Additional surgical considerations
Previous teaching suggested that proper placement of the uterine incisions was an important factor in limiting blood loss. Some authors suggested that vertical uterine incisions would avoid injury to the ascending uterine vessels should inadvertent extension of the incision occur. Other authors proposed horizontal uterine incisions to avoid severing the arcuate vessels that branch off from the ascending uterine arteries and run transversely across the uterus. However, since fibroids distort the normal vascular architecture, it is not possible to entirely avoid severing vessels in the myometrium (FIGURE 3).17 Uterine incisions can therefore be made as needed based on the position of the fibroids and the need to avoid inadvertent extension to the ascending uterine vessels or cornua.17
Fibroid anatomy and vascularity. Fibroids are entirely encased within the dense blood supply of a pseudocapsule (FIGURE 4),18 and no distinct “vascular pedicle” exists at the base of the fibroid.19 It is therefore important to extend the uterine incisions down through the entire pseudocapsule until the fibroid is clearly visible. This will identify a less vascular surgical plane, which is deeper than commonly recognized. Once the fibroid is reached, the pseudocapsule can be “wiped away” using a dry laparotomy sponge (see VIDEO 3). Staying under the pseudocapsule reduces bleeding and may preserve the tissue growth factors and neurotransmitters that are thought to promote wound healing.20
Adhesion prevention. Limiting the number of uterine incisions has been suggested as a way to reduce the risk of postoperative pelvic adhesions. To extract fibroids that are distant from an incision, however, tunnels must be created within the myometrium, and this makes hemostasis within these defects difficult. In that blood increases the risk of adhesion formation, tunneling may be counterproductive. If tunneling incisions are avoided and hemostasis is secured immediately, the risk of adhesion formation should be lessened.

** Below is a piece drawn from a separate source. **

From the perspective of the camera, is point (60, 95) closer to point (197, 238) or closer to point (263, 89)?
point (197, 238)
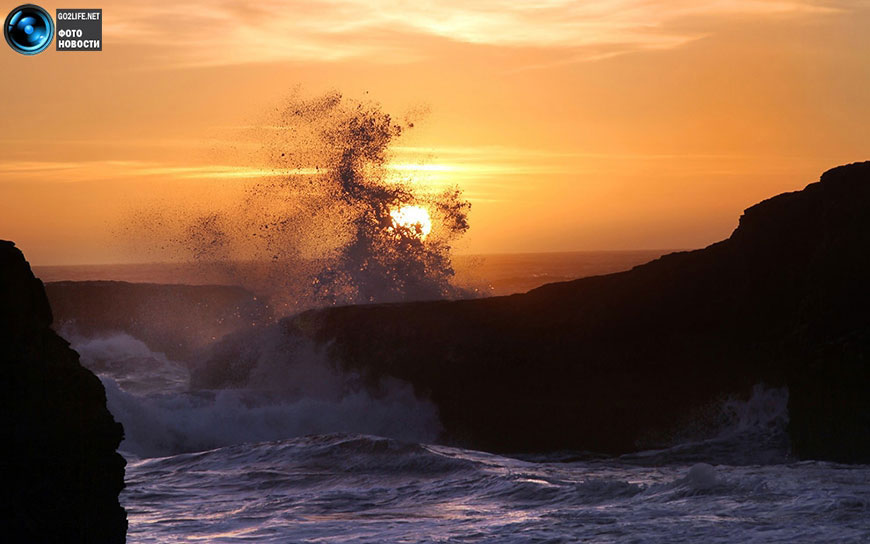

Therefore, make incisions directly over the fibroids. Remove only easily accessed fibroids and promptly close the defects to secure hemostasis. Multiple uterine incisions may be needed; adhesion barriers may help limit adhesion formation.21
On final removal of the tourniquet, carefully inspect for bleeding and perform any necessary re-suturing. We place a pain pump (ON-Q* Pain Relief System, Halyard Health, Inc) for pain management and close the abdominal incision in the standard manner.